W związku z kolejną falą koronawirusa  z 21 marca 2021 Niemcy wprowadziły nowe restrykcje dla osób wjeżdżających z tzw. krajów ryzyka. Z uwagi na drastyczny wzrost zakażeń w Polsce, nasz kraj awansował do tej grupy krajów. Niemcy wprowadziły bezwzględny obowiązek posiadania negatywnego testu.Obostrzenia dotkną osoby zarówno ze strefy Schengen jak również pozostałych obcokrajowców.

Negatywny wynik testu na obecność COVID-19 pozwoli przekroczyć granicę

 

Negatywny test na obecność COVID-19 to aktualny wymóg aby legalnie wjechać na teren Niemiec. Restrykcje dotyczą podróżujących samochodami osobowymi, busami, autobusami, pociągami, statkami lub samolotami. Test nie może być wykonany wcześniej niż 48h przed wjazdem do Niemiec.
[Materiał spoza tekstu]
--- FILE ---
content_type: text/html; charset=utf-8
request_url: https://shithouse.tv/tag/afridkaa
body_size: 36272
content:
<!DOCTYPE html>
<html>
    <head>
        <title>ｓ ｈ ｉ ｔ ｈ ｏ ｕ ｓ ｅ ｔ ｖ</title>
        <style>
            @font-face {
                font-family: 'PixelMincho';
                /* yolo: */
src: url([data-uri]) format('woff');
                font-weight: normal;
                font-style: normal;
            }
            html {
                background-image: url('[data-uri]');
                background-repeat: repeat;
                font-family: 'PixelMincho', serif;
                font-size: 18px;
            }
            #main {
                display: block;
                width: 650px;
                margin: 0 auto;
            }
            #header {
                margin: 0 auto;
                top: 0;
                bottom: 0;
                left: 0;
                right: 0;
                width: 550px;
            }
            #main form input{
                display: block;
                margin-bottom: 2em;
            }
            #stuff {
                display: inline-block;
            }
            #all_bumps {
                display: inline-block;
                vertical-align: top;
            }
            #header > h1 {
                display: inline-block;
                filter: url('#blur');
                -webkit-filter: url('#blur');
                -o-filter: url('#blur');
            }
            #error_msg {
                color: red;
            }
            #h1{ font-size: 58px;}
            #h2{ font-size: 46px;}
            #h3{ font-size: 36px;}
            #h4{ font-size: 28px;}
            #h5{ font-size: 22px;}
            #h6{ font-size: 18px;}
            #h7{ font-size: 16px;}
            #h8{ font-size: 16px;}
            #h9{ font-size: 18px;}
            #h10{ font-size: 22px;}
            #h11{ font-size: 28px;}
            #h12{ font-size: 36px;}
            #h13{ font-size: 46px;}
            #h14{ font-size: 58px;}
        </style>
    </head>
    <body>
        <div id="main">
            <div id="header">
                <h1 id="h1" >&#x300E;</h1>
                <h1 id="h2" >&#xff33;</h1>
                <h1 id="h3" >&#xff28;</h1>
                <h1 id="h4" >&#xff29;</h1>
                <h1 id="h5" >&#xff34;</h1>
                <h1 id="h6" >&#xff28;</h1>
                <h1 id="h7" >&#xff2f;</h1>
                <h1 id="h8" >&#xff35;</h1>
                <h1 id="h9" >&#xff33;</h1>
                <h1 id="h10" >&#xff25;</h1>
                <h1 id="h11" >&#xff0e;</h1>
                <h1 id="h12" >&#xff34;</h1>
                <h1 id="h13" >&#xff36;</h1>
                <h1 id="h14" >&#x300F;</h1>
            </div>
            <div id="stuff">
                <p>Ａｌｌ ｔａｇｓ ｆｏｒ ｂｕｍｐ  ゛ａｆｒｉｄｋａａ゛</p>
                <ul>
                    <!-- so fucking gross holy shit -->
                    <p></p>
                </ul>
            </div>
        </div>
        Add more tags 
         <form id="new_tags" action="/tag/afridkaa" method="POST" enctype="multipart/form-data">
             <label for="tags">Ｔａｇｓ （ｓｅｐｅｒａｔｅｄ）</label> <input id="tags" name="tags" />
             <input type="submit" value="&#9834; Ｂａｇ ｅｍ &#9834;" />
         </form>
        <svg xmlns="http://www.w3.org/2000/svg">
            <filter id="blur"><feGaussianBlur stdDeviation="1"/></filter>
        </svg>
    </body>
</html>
Wyniki testów wykonanych w Polsce są akceptowane, jednakże konieczne jest tłumaczenie przysięgłe na język niemiecki, francuski lub angielski.

 

Osoby zwolnione z posiadania negatywnego testu

  • kierowcy busów, pojazdów ciężarowych pod warunkiem pobytu krótszego niż 72
  • osoby przejeżdzające tranzytem bez zbędnych postojów

Większość Polaków kierujących się wprost do Holandii nie potrzebuje aktualnie negatywnego testu i nie powinno odczuć większych utrudnień na granicach. Z informacji uzyskanych od naszych czytelników, wiemy  że ewentualny postój na granicy nie powinien przekroczyć 45 min.

Problem obowiązkowego testu dotknie Polaków mieszkających w Niemczech na terenach graniczących z Niderlandami, z uwagi że osoby te nie poruszają się w ruchu tranzytowym są zobowiązane wykonać test.

Jaki test pozwala na wjazd do Niemiec

Jak możemy dowiedzieć się na stronach Ministerstwa Spraw Zagranicznych, nasi zachodni sąsiedzi respektują testy wykonane najwcześniej 48 godzin przed wjazdem na teren Niemiec. Co ważne, datę tę wyznacza godzina pobrania próbki, a nie otrzymania wyniku. Należy o tym pamiętać, zwłaszcza jeśli decydujemy się na wymaz z nosogardzieli i jego wynik laboratorium przekazuje nam w ciągu 24 godzin lub więcej (zależy od miejsca badań). Na szczęście niemiecki Instytut Roberta Kocha dopuścił także testy dające wynik w kilkanaście minut. Generalnie Rząd Centralny Republiki Federalnej zatwierdził testy PCR, LAMP, TMA i szybkie testy antygenowe.

 

Choroba nie zwalnia od testowania

Warto również pamiętać, iż obowiązek posiadania aktualnego, negatywnego wyniku testu dotyczy wszystkich. Również tych, którzy przechorowali już COVID-19 i tych, którzy się zaszczepili. To zaś paradoksalnie może oznaczać, iż osoby, które przeszły koronawirusa mogą mieć spore problemy z przekroczeniem granicy. W ich przypadku bowiem podstawowe, najtańsze testy opierające się na przeciwciałach dadzą wynik fałszywie dodatni. W takiej sytuacji, by uniknąć problemów na granicy, jak i dodatkowych kosztów, należy najpierw skontaktować się z lekarzem, który pokieruje na odpowiednie badania. Wszystko po to, by nie zostać po polskiej stronie granicy.